Seeing It 2014-08-22T15:47:32-05:00

I saw the spot today where #4 had her accident. A steep hill, a broken sidewalk…it was a tragedy waiting to happen.

I stood there this afternoon and looked at the four inch height difference between the slabs of concrete. Just beyond it was the already fading stain from a pool of blood. Her lost teeth were still there – one in the grass and the other nearer to the street. I held them in my hand awhile and jiggled them like dice. The neighbor’s boy, who had spotted them and come to fetch me to this spot, jabbered on excitedly. I didn’t hear a word he said. My eyes kept returning to that blood stain where my baby had laid.

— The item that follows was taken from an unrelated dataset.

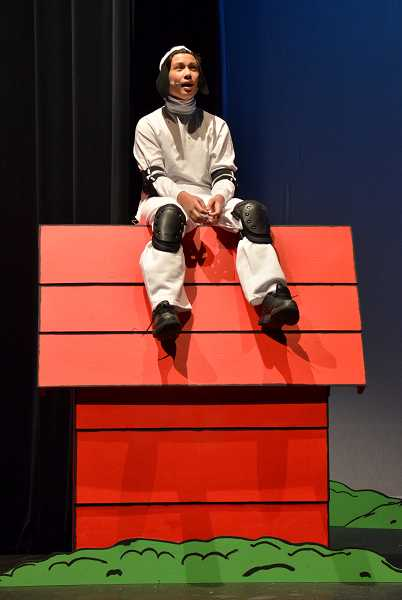 by: REVIEW PHOTO: VERN UYETAKE - Eliott Wells plays Snoopy, Charlie Browns imaginative dog.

I took a few steps and began to follow the spatters of blood that traced her pained lurch toward home. She staggered past several houses, wailing – I’ve been told. She screamed and cried until our next door neighbor heard her and came running. I found that spot too. The place where he scooped her up and began to run with her toward our house, and the place on our porch where he set her down again.

I stood on my porch and looked awhile at her scooter with the marks from her teeth on the handlebars and her blood all over it. I can’t bring myself to touch it to move it off the porch. A part of me wants to throw it away and have the hated thing gone from our home. The rest of me is afraid to move it, as if moving it would make this all real and not some sick and scary daydream. Touching it makes it final. It makes her broken. It means that awful day is over and that we can’t somehow go back to before this ever was.